Medida provisória garante mais tempo para formalização dos dividendos de 2025

Uma decisão recente do Supremo Tribunal Federal (STF) trouxe alívio para muitas empresas ao prorrogar o prazo para aprovação da distribuição de lucros e dividendos referentes a 2025 sem incidência de Imposto de Renda. A seguir, a Câmara de Dirigentes Lojistas (CDL) de Jundiaí e o Sincomercio Jundiaí e Região, com base em análise divulgada pela Fecomercio, esclarecem as principais dúvidas sobre o tema.

O que aconteceu?
O ministro Kassio Nunes Marques, do STF, concedeu uma liminar (decisão provisória) prorrogando o prazo para que as empresas aprovem a distribuição de lucros e dividendos relativos ao exercício de 2025 sem a cobrança de Imposto de Renda.

O novo prazo passa a ser 31 de janeiro de 2026.

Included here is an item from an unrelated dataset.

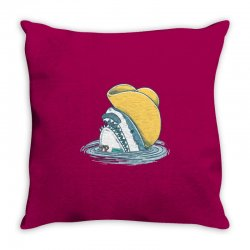 funny hat shark Throw Pillow   Artistshot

Por que esse prazo foi prorrogado?
A Lei nº 15.270/2025 determinava que a aprovação da distribuição dos lucros deveria ocorrer até 31 de dezembro de 2025 para garantir a isenção do Imposto de Renda. Porém, a norma foi publicada apenas no final de novembro, deixando pouco tempo para que as empresas realizassem procedimentos obrigatórios, como:

  • Fechamento de balanços;
  • Auditorias;
  • Reuniões ou assembleias de sócios;
  • Organização contábil e societária.

Segundo a Fecomercio, esse prazo foi considerado inviável e poderia gerar insegurança jurídica e prejuízos ao setor produtivo.

O que muda na prática para as empresas?
As empresas agora ganham mais tempo para organizar sua documentação e formalizar a aprovação da distribuição de lucros de 2025 sem a incidência de Imposto de Renda, desde que a aprovação ocorra até 31 de janeiro de 2026.

Essa decisão já é definitiva?
Não. A liminar tem caráter provisório e ainda será analisada pelo plenário do STF, com previsão de julgamento entre fevereiro de 2026. Existe a possibilidade de a decisão ser mantida, alterada ou até revogada.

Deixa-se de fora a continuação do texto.